Top of Passage to read

On Thursday, October 27, 2016, Brunoais <brunoa...@gmail.com
<mailto:brunoa...@gmail.com>> wrote:
Did you read the C code?
I looked at the Linux code in the JDK.
Have you got any idea how many functions Windows or Linux (nearly
all flavors) have for the read operation towards a file?
I do.
I have already done that homework myself. I may not have read
JVM's source code but I know well that there's functions on both
Windows and Linux that provide such interface I mentioned although
they require a slightly different treatment (and different constants).
You should read the JDK (native) source code instead of
guessing/assuming. On Linux, it doesn't use aio facilities for
files. The kernel io scheduler may issue readahead behind the scenes,
but there's no nonblocking file io that's at the heart of your premise.
On 27/10/2016 00:06, Vitaly Davidovich wrote:
On Wednesday, October 26, 2016, Brunoais <brunoa...@gmail.com
<mailto:brunoa...@gmail.com>> wrote:
It is actually based on the premise that:
1. The first call to ReadableByteChannel.read(ByteBuffer)
sets the OS
buffer size to fill in as the same size as ByteBuffer.
Why do you say that? AFAICT, it issues a read syscall and that
will block if the data isn't in page cache.

Bottom of Passage to read
Top of Supplied data

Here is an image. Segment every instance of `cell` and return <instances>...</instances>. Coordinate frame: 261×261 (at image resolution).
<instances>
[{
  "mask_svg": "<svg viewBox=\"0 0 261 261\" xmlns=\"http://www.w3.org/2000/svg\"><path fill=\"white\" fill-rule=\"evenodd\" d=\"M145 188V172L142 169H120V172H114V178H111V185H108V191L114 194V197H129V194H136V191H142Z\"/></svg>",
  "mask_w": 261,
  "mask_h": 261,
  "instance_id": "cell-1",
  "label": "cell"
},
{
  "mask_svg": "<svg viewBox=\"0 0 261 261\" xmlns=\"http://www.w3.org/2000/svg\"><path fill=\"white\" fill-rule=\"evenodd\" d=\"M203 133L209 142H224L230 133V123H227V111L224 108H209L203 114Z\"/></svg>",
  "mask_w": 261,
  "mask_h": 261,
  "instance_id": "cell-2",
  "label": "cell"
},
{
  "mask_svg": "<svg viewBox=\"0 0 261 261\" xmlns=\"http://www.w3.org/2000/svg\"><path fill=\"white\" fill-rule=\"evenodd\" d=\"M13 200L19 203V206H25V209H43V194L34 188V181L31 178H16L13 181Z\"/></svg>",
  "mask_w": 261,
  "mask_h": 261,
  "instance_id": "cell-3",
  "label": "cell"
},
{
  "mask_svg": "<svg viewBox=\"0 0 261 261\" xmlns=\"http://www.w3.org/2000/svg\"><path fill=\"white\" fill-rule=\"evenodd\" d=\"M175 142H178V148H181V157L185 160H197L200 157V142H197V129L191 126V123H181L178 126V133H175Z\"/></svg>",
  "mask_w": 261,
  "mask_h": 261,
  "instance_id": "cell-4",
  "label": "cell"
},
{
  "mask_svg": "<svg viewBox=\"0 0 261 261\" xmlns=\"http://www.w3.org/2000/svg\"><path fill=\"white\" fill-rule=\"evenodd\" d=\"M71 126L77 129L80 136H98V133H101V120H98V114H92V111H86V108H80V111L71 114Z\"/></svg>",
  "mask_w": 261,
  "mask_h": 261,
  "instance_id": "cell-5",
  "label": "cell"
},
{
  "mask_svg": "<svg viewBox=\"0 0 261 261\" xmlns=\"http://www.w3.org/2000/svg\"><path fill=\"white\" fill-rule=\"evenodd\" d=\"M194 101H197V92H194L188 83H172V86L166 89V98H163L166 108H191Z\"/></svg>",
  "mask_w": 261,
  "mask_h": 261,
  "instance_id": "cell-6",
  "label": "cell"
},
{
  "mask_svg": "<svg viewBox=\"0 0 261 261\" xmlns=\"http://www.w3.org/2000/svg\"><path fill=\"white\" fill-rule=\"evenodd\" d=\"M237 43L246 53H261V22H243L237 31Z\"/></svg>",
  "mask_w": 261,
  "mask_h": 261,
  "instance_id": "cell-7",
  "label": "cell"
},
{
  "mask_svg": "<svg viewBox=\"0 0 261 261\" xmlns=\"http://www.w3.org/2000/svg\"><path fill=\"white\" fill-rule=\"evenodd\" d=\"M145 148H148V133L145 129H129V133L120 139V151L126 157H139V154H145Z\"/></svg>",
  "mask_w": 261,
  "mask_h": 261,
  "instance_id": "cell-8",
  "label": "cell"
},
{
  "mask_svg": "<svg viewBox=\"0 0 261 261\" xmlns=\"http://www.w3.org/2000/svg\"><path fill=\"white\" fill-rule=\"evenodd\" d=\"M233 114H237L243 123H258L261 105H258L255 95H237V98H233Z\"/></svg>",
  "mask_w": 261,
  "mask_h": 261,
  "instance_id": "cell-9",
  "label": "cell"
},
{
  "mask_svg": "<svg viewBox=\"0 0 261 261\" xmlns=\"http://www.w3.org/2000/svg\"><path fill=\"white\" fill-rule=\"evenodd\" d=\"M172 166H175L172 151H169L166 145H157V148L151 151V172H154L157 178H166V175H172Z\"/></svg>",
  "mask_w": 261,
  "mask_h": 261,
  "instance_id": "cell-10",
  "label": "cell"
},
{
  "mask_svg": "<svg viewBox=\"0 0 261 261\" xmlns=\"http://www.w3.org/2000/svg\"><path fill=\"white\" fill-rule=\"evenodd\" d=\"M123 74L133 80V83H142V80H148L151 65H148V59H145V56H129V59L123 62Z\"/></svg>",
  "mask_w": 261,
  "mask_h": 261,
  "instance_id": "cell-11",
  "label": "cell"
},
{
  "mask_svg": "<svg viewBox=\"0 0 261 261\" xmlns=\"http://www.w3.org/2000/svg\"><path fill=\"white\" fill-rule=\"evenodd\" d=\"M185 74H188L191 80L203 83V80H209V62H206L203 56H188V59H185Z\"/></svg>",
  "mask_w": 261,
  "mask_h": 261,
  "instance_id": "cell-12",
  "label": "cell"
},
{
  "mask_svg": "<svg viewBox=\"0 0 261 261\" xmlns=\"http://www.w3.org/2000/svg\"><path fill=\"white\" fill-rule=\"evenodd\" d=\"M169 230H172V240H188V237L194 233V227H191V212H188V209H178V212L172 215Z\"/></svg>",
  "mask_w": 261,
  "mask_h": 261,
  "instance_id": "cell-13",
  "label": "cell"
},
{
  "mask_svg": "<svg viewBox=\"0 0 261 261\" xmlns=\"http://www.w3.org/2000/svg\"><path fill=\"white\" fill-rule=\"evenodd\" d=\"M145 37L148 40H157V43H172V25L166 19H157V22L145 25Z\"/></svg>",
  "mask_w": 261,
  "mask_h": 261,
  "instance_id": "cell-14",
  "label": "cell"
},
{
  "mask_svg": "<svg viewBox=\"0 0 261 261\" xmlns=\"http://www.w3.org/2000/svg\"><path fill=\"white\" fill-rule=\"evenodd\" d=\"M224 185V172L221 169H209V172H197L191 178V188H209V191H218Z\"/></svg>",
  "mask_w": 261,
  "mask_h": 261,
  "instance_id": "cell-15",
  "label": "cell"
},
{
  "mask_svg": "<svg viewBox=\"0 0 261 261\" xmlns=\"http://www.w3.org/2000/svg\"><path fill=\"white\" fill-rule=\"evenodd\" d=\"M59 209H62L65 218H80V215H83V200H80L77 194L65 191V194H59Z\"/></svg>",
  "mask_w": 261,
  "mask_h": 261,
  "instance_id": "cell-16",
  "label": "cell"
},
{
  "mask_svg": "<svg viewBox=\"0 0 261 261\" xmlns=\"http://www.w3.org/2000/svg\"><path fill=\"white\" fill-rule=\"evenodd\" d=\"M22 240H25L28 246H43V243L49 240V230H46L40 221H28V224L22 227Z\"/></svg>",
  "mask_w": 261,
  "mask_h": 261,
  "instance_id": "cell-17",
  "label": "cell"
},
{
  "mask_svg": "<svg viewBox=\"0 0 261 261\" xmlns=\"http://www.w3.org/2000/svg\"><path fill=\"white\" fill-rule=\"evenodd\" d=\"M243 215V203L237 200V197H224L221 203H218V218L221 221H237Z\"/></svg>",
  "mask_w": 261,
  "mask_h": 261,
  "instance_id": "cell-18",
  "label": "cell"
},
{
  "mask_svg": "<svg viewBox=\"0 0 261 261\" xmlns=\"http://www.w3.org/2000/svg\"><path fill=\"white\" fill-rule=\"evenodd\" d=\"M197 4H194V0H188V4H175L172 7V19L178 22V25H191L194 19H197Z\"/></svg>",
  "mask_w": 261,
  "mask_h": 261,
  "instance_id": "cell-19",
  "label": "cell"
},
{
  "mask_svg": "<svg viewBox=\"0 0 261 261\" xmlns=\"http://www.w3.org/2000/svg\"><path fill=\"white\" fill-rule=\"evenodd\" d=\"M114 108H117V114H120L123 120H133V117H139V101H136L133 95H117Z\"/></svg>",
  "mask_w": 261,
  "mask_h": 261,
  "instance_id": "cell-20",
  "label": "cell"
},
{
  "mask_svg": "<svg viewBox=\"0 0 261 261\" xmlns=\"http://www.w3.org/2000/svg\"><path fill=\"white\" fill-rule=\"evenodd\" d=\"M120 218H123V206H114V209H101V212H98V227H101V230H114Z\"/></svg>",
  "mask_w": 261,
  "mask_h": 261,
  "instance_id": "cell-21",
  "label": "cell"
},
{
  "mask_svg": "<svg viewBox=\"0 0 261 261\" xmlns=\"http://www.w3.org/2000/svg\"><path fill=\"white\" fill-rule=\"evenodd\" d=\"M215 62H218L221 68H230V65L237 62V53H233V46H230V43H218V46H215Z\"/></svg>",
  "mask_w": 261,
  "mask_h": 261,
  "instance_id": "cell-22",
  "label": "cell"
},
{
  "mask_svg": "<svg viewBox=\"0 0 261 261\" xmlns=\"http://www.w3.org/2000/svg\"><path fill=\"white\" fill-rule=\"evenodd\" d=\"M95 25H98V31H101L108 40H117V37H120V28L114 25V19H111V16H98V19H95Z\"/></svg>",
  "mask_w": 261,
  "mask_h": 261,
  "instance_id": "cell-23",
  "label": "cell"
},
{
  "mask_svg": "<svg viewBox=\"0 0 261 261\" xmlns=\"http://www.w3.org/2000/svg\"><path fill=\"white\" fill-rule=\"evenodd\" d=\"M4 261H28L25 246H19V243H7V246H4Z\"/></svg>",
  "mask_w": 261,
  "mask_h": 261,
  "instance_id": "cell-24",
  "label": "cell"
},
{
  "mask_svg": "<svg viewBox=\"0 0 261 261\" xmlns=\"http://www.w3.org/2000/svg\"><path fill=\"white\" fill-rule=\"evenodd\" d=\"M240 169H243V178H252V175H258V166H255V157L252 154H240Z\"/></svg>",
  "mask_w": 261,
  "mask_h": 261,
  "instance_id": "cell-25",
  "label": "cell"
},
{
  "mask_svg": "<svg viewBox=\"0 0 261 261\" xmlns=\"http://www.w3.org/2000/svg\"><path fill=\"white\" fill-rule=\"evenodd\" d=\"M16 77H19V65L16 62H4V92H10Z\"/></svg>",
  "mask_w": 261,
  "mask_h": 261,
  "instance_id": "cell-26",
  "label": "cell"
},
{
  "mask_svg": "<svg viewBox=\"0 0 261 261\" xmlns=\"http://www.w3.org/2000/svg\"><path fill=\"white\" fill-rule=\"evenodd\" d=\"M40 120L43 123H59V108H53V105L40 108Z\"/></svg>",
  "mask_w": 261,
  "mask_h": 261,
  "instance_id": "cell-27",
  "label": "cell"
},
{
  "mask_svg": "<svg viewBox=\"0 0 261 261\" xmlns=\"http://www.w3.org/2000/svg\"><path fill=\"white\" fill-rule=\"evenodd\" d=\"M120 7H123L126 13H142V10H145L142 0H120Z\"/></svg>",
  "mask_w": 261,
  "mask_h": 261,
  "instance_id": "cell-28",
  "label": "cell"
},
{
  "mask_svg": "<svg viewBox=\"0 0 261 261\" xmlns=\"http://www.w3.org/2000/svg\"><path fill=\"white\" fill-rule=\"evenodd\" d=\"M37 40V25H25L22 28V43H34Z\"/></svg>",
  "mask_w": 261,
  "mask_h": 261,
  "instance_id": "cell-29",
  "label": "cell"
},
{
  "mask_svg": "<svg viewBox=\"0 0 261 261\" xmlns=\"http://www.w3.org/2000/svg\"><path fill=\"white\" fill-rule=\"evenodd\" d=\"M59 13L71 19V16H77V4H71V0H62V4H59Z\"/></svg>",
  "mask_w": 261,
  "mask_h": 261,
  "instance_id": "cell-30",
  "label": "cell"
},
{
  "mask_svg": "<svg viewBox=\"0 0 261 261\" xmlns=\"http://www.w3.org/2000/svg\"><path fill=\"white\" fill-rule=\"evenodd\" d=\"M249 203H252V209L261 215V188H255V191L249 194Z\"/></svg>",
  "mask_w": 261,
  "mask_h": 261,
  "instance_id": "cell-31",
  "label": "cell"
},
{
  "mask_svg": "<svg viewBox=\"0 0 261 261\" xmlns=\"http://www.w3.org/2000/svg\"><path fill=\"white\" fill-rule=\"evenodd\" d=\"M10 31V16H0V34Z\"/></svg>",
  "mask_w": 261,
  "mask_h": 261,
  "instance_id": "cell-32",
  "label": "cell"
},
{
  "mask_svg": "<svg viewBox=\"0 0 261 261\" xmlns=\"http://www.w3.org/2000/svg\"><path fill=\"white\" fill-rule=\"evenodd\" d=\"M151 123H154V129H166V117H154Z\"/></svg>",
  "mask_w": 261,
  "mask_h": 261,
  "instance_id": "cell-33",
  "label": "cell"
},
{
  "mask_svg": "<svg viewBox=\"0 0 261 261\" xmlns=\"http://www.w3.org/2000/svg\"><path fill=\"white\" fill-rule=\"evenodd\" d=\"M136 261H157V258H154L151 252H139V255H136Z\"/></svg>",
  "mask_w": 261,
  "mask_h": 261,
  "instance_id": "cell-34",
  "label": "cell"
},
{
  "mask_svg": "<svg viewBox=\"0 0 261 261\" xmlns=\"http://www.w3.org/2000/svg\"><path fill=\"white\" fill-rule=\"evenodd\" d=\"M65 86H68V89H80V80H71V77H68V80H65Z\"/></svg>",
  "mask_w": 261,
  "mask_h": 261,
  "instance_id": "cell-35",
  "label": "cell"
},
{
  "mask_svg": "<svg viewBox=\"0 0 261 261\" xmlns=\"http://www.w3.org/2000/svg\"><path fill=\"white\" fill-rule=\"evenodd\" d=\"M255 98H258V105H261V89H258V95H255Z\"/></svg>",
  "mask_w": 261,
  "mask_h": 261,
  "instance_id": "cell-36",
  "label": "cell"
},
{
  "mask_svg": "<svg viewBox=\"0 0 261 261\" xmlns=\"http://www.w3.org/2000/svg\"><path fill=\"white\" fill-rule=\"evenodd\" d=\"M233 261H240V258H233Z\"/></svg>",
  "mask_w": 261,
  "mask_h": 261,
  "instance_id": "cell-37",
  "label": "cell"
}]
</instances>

Bottom of Supplied data

* Tasks
• 1. In the email exchange, what does the JDK's native code on Linux not use for files?
• 2. Retype the email exchange from "Have you got" up to and including "of your premise.".

* Answers given
• 1. Aio facilities.

• 2.
Have you got any idea how many functions Windows or Linux (nearly
all flavors) have for the read operation towards a file?
I do.
I have already done that homework myself. I may not have read
JVM's source code but I know well that there's functions on both
Windows and Linux that provide such interface I mentioned although
they require a slightly different treatment (and different constants).
You should read the JDK (native) source code instead of
guessing/assuming. On Linux, it doesn't use aio facilities for
files. The kernel io scheduler may issue readahead behind the scenes,
but there's no nonblocking file io that's at the heart of your premise.